日々、傷付き名人選手権でも演ってるんじゃね?

そんな風情のこの国。

 

傷付き名人だから圧倒的にMが多いのか?と思いきや、『傷付き熱演』を注意深く観ていると、否…彼等、彼女等はそのストーリーをもって宴曲にとても『湿度の高い攻撃』に転じている執念深きSなのだ。

 

先ず、渾身の『私は傷付いた!』のアリバイ作りでショーは始まる。

その時の演者は攻撃対象はアウトオブ眼中。

観客に対して用意周到で執拗な被害者演技を繰り返す…。

 

周囲に対して『刷り込みと意図の流布』に集中の体だ。

序章…その『静かなるアピール』の場面で幕は上がる。

 

時の経過と共に、観客の中から『視聴者参加型演劇』だと意を得た者達がナレーターや脇役として舞台上に登場し始める。

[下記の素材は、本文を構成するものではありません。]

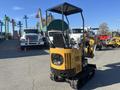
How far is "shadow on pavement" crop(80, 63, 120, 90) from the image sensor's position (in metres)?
8.73

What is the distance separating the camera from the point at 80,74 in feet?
29.3

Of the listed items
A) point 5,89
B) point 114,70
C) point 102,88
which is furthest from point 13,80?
point 114,70

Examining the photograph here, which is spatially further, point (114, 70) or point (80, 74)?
point (114, 70)

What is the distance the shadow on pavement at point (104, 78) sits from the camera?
873cm

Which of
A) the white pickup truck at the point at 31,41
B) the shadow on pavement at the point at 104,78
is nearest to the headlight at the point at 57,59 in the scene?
the shadow on pavement at the point at 104,78

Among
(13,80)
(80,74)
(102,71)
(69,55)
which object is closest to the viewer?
(69,55)

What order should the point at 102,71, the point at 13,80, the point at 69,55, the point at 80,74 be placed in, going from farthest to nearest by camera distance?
the point at 102,71 < the point at 13,80 < the point at 80,74 < the point at 69,55

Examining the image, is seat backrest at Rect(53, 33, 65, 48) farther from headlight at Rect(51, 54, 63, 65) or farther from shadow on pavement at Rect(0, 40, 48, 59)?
shadow on pavement at Rect(0, 40, 48, 59)

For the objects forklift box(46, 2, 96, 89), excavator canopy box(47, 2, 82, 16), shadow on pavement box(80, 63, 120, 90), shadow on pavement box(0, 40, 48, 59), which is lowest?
shadow on pavement box(80, 63, 120, 90)

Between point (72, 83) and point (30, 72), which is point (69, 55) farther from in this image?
point (30, 72)

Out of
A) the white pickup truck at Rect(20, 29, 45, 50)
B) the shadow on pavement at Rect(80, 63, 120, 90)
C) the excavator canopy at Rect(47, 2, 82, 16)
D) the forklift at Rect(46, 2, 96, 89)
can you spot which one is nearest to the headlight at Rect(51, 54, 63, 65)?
the forklift at Rect(46, 2, 96, 89)

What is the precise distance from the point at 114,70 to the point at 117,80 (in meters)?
2.04

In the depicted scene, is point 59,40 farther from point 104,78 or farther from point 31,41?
point 31,41

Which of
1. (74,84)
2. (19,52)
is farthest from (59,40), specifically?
(19,52)
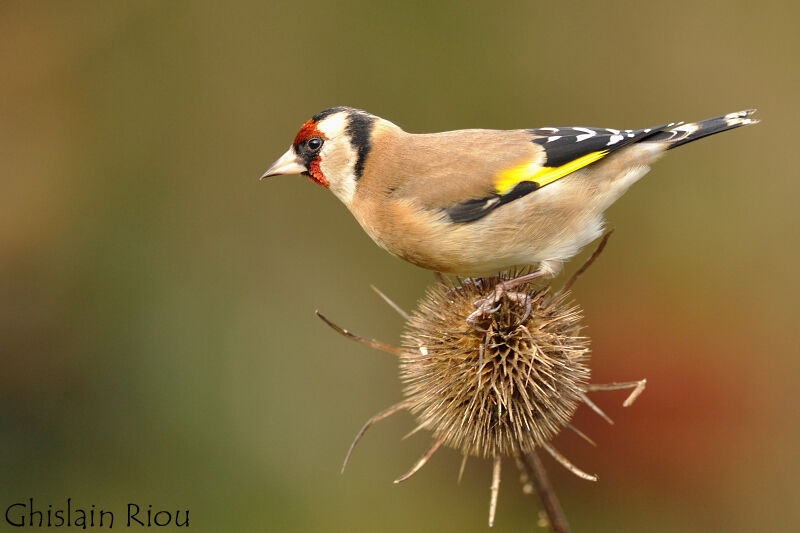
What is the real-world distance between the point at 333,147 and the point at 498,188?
94cm

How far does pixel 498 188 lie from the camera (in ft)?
12.9

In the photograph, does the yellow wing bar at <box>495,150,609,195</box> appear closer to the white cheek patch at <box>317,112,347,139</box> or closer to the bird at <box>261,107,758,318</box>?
the bird at <box>261,107,758,318</box>

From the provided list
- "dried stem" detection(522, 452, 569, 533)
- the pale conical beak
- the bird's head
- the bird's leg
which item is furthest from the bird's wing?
"dried stem" detection(522, 452, 569, 533)

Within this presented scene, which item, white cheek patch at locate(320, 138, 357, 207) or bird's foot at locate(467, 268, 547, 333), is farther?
white cheek patch at locate(320, 138, 357, 207)

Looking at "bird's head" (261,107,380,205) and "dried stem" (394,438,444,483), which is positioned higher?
"bird's head" (261,107,380,205)

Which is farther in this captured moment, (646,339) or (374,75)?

攻撃対象となった者は余りの馬鹿バカしさにその流れに取り合う事を避ける。

とても賢明な態度である。

…がしかし、演者、観客が渾然一体となったかの様なその演劇は、継続の執念でも持っているかの様に中々止む事はない。

 

初演からおよそ七十五日経過の後、攻撃対象となった人は何時しか自分一人が観客であり周囲の人間がみんな演者となってしまったその演目がエピローグを迎えた事を知るのである。

 

『悲惨に傷付いた者と大正義に燃える隣人達』という演劇は日々、この国のソコやココ、至る所で上演されている。

 

この被害者演劇は強き者への抵抗なのか?攻撃なのか?は定かではない。

我々庶民は…と言う街頭インタビューで決め台詞の様に語られる『被害者達の声』は予定調和の王道である。

 

多数派として彼等は何時も『何も貰えない』という我が被害を語るけれど、集団の無知とか凡庸の集団の『加害責任』には気付かないのか意図的無視なのか?は解らない。

この国の伝統被害者芸能の謎である。

 

たった一言で傷付いた!と騒ぎ出すその様は、何やらヤ○ザさんの因縁付けとさして違いはなくなった様な気がする。

 

謝ったり改める事を即、敗北と翻訳しそのまま押し通そうとする行動原理はサル山のそれとさして違いはない。

 

阿吽(あうん)の呼吸とアイコンタクトのみで始まる『被害者演劇』。

哀しいけれど最近富みに完成度を増している様な気がする。

 

お隣韓国の『被害者劇』にはまるで抑制が利いておらず…あざとい作為丸見えである。

この国の完成度高い被害者劇にはまだまだ遠く及ばない…と思う。